- [Your goal]
Please retype all the data below exactly, line for line.

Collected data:
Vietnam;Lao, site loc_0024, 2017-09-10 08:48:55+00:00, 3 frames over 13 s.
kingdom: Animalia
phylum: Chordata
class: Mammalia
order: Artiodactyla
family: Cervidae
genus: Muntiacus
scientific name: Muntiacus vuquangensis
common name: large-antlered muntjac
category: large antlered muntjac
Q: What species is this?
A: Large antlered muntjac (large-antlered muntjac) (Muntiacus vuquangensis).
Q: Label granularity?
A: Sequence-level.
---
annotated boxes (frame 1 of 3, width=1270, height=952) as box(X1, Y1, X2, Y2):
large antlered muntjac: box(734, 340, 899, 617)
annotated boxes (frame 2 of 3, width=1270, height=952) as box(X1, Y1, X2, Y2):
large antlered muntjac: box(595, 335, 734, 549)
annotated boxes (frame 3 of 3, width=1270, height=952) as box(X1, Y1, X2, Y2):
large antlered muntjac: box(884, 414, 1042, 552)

- [Problem solution]
Vietnam;Lao, site loc_0024, 2017-09-10 08:48:55+00:00, 3 frames over 13 s.
kingdom: Animalia
phylum: Chordata
class: Mammalia
order: Artiodactyla
family: Cervidae
genus: Muntiacus
scientific name: Muntiacus vuquangensis
common name: large-antlered muntjac
category: large antlered muntjac
Q: What species is this?
A: Large antlered muntjac (large-antlered muntjac) (Muntiacus vuquangensis).
Q: Label granularity?
A: Sequence-level.
---
annotated boxes (frame 1 of 3, width=1270, height=952) as box(X1, Y1, X2, Y2):
large antlered muntjac: box(734, 340, 899, 617)
annotated boxes (frame 2 of 3, width=1270, height=952) as box(X1, Y1, X2, Y2):
large antlered muntjac: box(595, 335, 734, 549)
annotated boxes (frame 3 of 3, width=1270, height=952) as box(X1, Y1, X2, Y2):
large antlered muntjac: box(884, 414, 1042, 552)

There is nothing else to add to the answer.